Another effect is clear. Kiev’s “anti-terrorist” tactics have created a reign of terror in the targeted cities. Panicked by shells and mortars exploding on the ground, menacing helicopters and planes flying above and fear of what may come next, families are seeking sanctuary in basements and other darkened shelters. Even The New York Times, which like the mainstream American media generally has deleted the atrocities from its coverage, described survivors in Slovyansk “as if living in the Middle Ages.” Meanwhile, an ever-growing number of refugees, disproportionately women and traumatized children, have been fleeing across the border into Russia. In late June, the UN estimated that as many as 110,000 Ukrainians had already fled to Russia and about half that many to other Ukrainian sanctuaries.
It is true, of course, that anti-Kiev rebels in these regions are increasingly well-armed (though lacking the government’s arsenal of heavy and airborne weapons), organized and aggressive, no doubt with some Russian assistance, whether officially sanctioned or not. But calling themselves “self-defense” fighters is not wrong. They did not begin the combat; their land is being invaded and assaulted by a government whose political legitimacy is arguably no greater than their own, two of their large regions having voted overwhelmingly for autonomy referenda; and, unlike actual terrorists, they have not committed acts of war outside their own communities. The French adage suggested by an American observer seems applicable: “This animal is very dangerous. If attacked, it defends itself.”

*SUPPLIED DATA*:
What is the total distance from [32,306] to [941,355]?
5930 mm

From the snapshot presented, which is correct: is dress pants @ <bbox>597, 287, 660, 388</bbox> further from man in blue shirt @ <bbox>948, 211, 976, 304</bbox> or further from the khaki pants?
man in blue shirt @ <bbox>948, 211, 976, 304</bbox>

*EXERCISE SET*:
(1) In the article on eastern Ukraine, set down the passage from "Another effect is" up to and including "other Ukrainian sanctuaries.", copied word for word.
(2) According to the article on eastern Ukraine, how many Ukrainians did the UN estimate had fled to Russia by late June?
(3) Decide whether each statement agrees with the article on eastern Ukraine. Give yes or no for each, with the deciding words quoted from the article.
(a) The New York Times described survivors in Slovyansk as living as if in the Middle Ages.
(b) The anti-Kiev rebels possess the government's arsenal of heavy and airborne weapons.
(c) Three of the rebels' large regions voted for autonomy referenda.

*RESULTS FOR EACH TASK*:
(1)
Another effect is clear. Kiev’s “anti-terrorist” tactics have created a reign of terror in the targeted cities. Panicked by shells and mortars exploding on the ground, menacing helicopters and planes flying above and fear of what may come next, families are seeking sanctuary in basements and other darkened shelters. Even The New York Times, which like the mainstream American media generally has deleted the atrocities from its coverage, described survivors in Slovyansk “as if living in the Middle Ages.” Meanwhile, an ever-growing number of refugees, disproportionately women and traumatized children, have been fleeing across the border into Russia. In late June, the UN estimated that as many as 110,000 Ukrainians had already fled to Russia and about half that many to other Ukrainian sanctuaries.

(2) As many as 110,000.

(3)
(a) Yes: "described survivors in Slovyansk “as if living in the Middle Ages.”"
(b) No: "though lacking the government’s arsenal of heavy and airborne weapons"
(c) No: "two of their large regions having voted overwhelmingly for autonomy referenda"